2026年7月31日金曜日

拾い読み日記 374


 本を読んでいて、何かを感じる。思う。思い出す。かんがえる。読んでいることと読んでいないことの絶え間ないせめぎ合い、それが本を読むということなのか、「読んでいない」がいつも「読んでいる」を圧倒してしまうのは、感覚が、つよすぎるからだろうか。
 
 ラルフ・ジェームズ・サヴァリーズ『嗅ぐ文学、動く言葉、感じる読書 自閉症者と小説を読む』を読んでいる。「自閉症的読み方」、ゆっくりと、濃く、ふかく読むこと。言葉に憑かれたり、言葉にとらわれたりすることを、おそれなくて、いいのだと思った。

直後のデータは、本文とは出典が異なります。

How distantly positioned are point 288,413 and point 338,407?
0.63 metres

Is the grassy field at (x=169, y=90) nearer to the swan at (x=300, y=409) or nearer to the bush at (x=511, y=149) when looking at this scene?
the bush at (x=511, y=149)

 はやく読めなくていい。たくさんの本を読めなくてもいい。感覚にのみこまれて、何を読んでいるのかわからなくなってもいい。感じたことがすべて、いずれ、「本」を豊かにすることにつながっていく。妄想かもしれないが、そんなことを、寝そべって本を読んでいて、すこしねむって意識がもどったときに、思った。

 黄昏どき、一羽の白い鳥が、北のほうに向かって飛んでいった。川に来ていたシラサギだろうか。あの鳥のかたち、はばたきかた、ゆったりしたリズム。それはやわらかな啓示のように、とつぜん胸におりてきて、このことを、だれかにつたえなければ、と思ったのだった。